BEREITGESTELLTER AUSZUG:
____________
Post aus dem nahen Ffm: Vorliegt der 17. Band der Reihe „staben“ im Gutleut Verlag, und nach Öffnen des Couverts: allein vom Reihenäußerlichen wäre zu Schwärmen & ich tue das mit einem Zitat von Hendrik Jackson, der sich mit den grafisch anspruchsvollen,  abnehmbaren Plakatumschlägen folgendermaßen (in einer Art Verlagsportait) auseinandersetzte, sie seien:

abzunehmen und auseinander zu falten – und ob die hier nur Umhüllung, Zierde oder, als vermeintlicher Nebenschauplatz, ein das Hauptwerk bemäntelnder Umschlagsplatz für mehr als zweit- oder nachrangige Gedanken und Gedichte sind, ist gar nicht so klar. diese Umschläge erweitern das Leseerlebnis, oft befinden sich gerade auf diesem „Umschlagsplatz“die schönsten Gedichtlein und ausplissierbarsten Gedanken. und auch so gefaltet ist der Plakatumschlag, dass das obere Blatt gerade oben so viel Zeile freilässt, dass dort die untere Faltung hervorlugen kann, auf dem wie eine Gedichtzeile nun ein „Kopftextband“ läuft: das alles macht großes Vergnügen und zeigt, wie man mit einfachen Mitteln ein Buch gestaltet, das die klassischen Hierarchien unterläuft, ohne die Lesegewohnheiten, das Lesevergnügen zu desorientieren oder zu zersplittern.“

Hier zeigt sich, daß das Verlagshaus wohl ebenso Künstler, ebenso Typografen und erstklassige Layouter beschäftigen muß – was sich im Falle des Gutleut Verlags auf einen einzigen Mann reduziert: Verleger Michael Wagener, der noch dazu auch literarischen Mut besitzt. Es ist unglaublich, was und wie Michael Wagener in hartnäckiger Regelmäßigkeit alleine wuppt, wo andere eine Staff im Hintergrund haben.
____________
EXTRAHIERTE DATEN:
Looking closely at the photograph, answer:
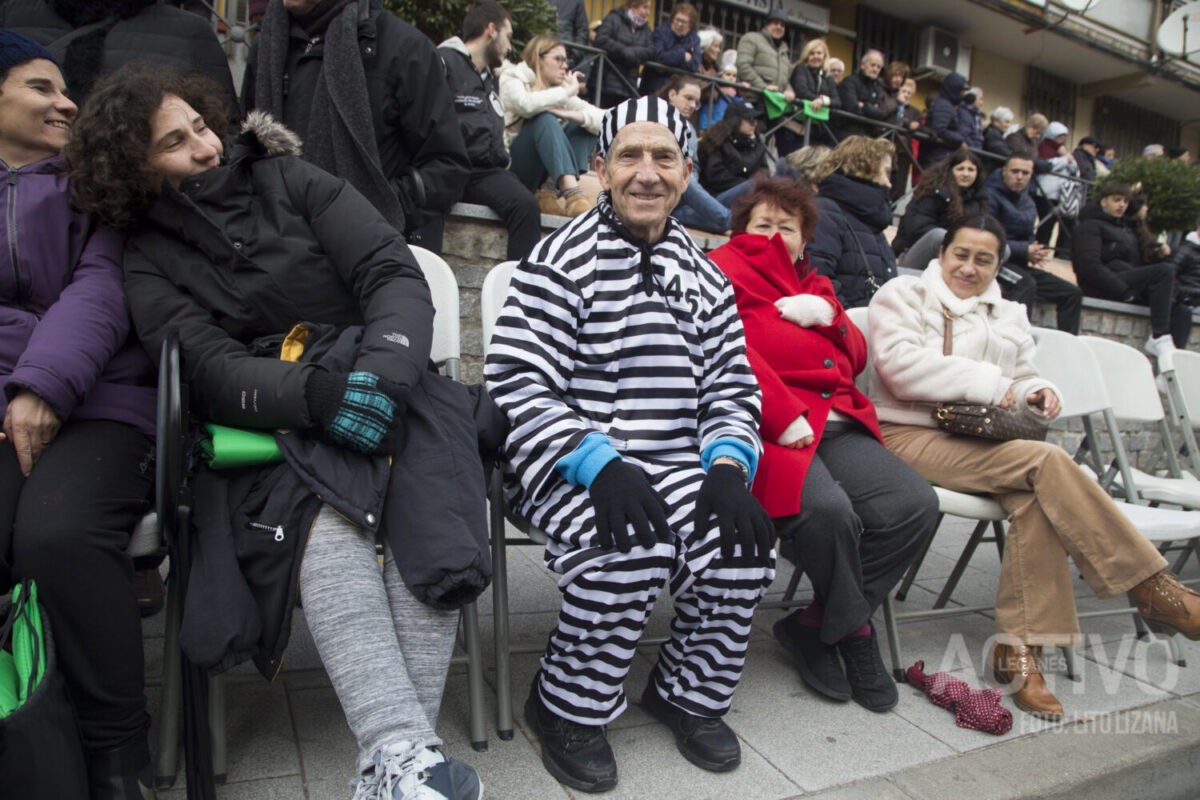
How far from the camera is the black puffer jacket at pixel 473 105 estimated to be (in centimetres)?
451

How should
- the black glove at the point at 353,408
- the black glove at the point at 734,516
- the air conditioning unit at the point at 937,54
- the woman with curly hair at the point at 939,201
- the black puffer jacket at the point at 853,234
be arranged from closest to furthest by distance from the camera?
the black glove at the point at 353,408 → the black glove at the point at 734,516 → the black puffer jacket at the point at 853,234 → the woman with curly hair at the point at 939,201 → the air conditioning unit at the point at 937,54

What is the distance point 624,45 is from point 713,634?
7931 mm

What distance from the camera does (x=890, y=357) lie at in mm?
3340

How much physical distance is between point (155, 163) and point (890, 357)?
8.48 feet

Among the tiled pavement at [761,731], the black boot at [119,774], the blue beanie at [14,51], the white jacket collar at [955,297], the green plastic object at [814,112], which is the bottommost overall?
the tiled pavement at [761,731]

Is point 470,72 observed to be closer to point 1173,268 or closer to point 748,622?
point 748,622

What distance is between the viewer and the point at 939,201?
20.5 ft

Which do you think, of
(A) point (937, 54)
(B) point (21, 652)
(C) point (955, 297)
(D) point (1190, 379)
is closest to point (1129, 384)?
(D) point (1190, 379)

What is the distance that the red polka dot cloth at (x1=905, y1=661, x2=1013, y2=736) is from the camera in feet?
8.68

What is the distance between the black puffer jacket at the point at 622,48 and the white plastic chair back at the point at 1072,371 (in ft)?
19.6

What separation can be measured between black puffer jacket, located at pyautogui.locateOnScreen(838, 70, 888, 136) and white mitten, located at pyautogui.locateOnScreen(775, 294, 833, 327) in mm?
8476

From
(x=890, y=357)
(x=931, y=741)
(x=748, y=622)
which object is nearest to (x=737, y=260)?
(x=890, y=357)

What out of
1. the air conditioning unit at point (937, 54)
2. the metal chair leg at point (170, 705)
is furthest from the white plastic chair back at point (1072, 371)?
the air conditioning unit at point (937, 54)

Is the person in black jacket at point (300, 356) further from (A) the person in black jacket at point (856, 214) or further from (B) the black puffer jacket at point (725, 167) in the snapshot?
(B) the black puffer jacket at point (725, 167)
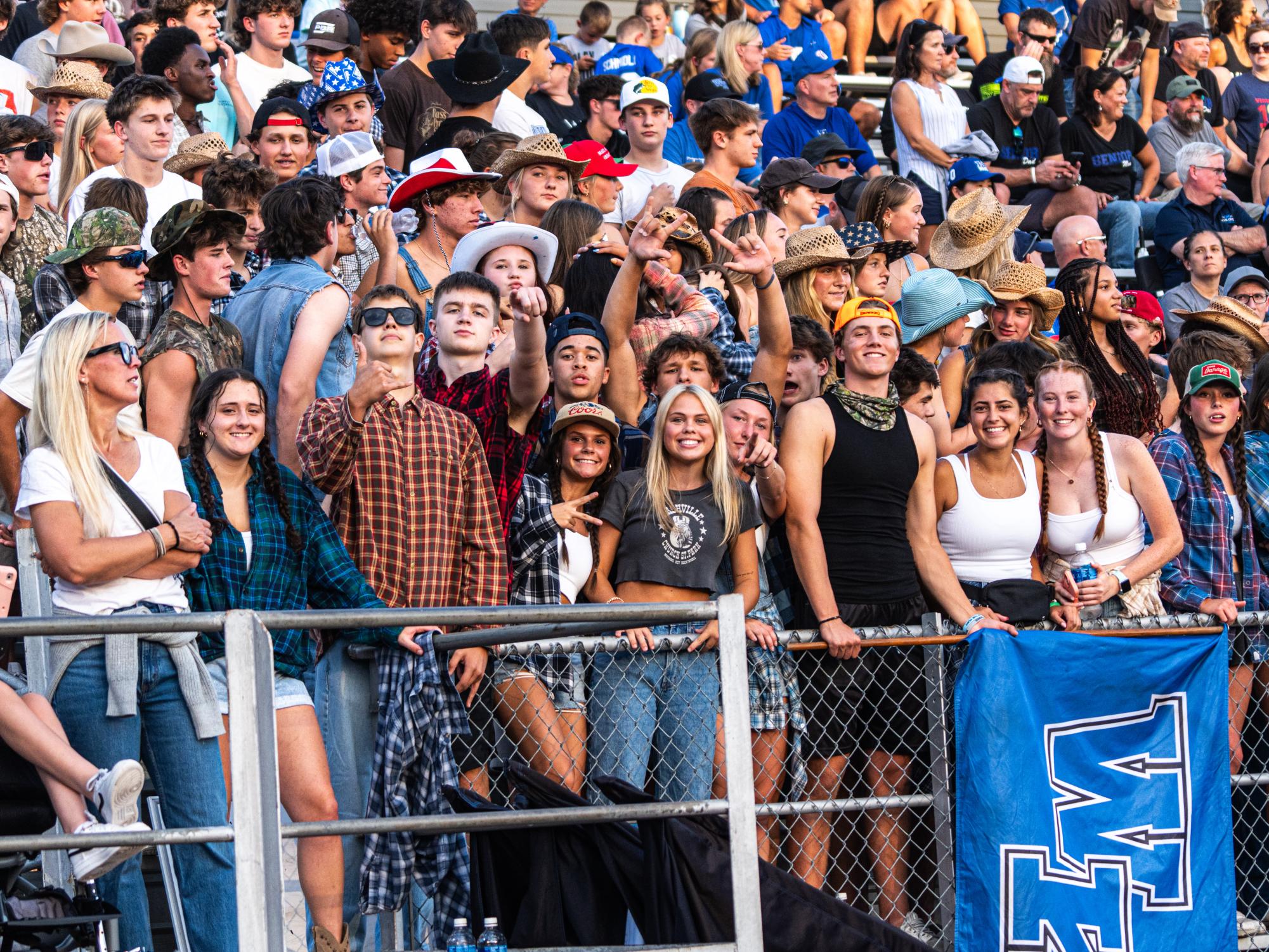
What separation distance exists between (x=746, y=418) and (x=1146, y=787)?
179cm

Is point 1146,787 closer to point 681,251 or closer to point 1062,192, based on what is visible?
point 681,251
____________
AUFGABENSTELLUNG: Schreiben Sie aus dem Auszug über den Gutleut Verlag die Passage wortgetreu ab, die mit „Hier zeigt sich, daß“ beginnt und mit „im Hintergrund haben.“ endet. Die Zeilen werden für die Bearbeitung nicht benötigt.

VOLLSTÄNDIGE ANTWORT:
Hier zeigt sich, daß das Verlagshaus wohl ebenso Künstler, ebenso Typografen und erstklassige Layouter beschäftigen muß – was sich im Falle des Gutleut Verlags auf einen einzigen Mann reduziert: Verleger Michael Wagener, der noch dazu auch literarischen Mut besitzt. Es ist unglaublich, was und wie Michael Wagener in hartnäckiger Regelmäßigkeit alleine wuppt, wo andere eine Staff im Hintergrund haben.